Identify every line in the records below that contains the word "camera", and copy each of those lines.

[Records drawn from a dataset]
______
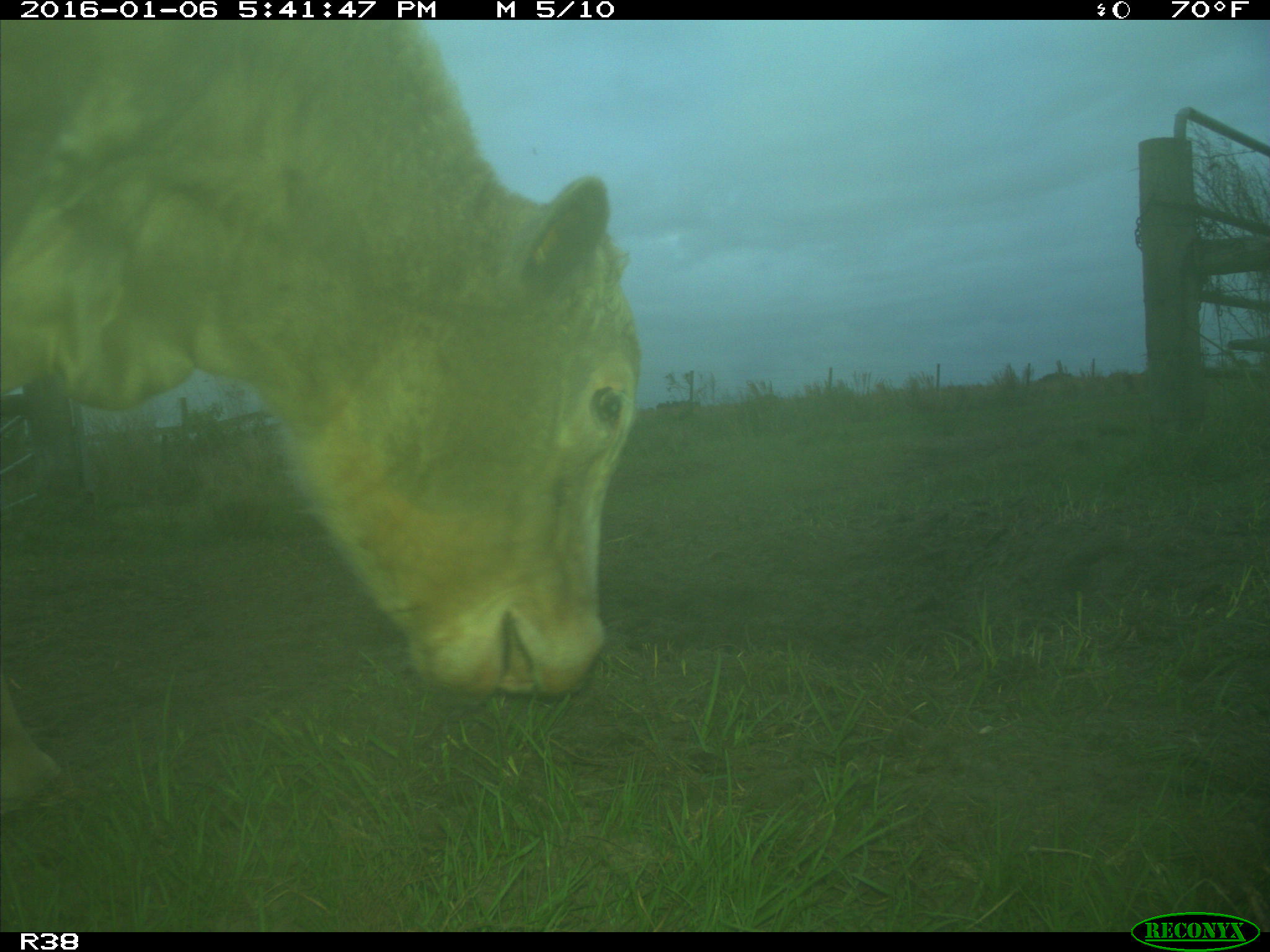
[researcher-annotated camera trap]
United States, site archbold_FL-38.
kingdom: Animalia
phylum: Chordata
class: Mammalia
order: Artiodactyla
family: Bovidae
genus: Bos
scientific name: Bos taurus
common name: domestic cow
______
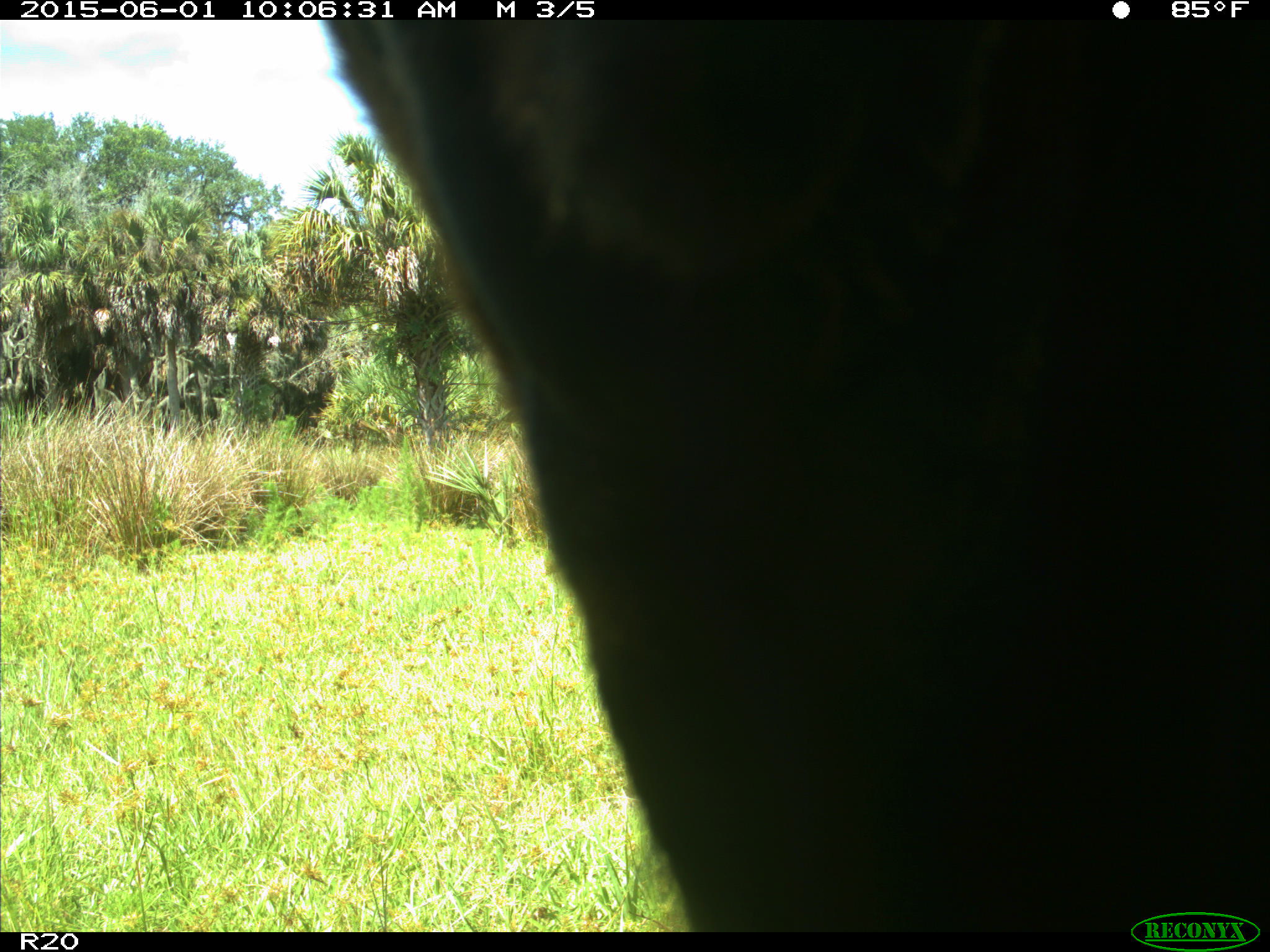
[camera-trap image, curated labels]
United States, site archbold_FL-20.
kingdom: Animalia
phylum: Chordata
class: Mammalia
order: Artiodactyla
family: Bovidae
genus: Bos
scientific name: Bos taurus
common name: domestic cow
______
◆ Written reply
[researcher-annotated camera trap]
[camera-trap image, curated labels]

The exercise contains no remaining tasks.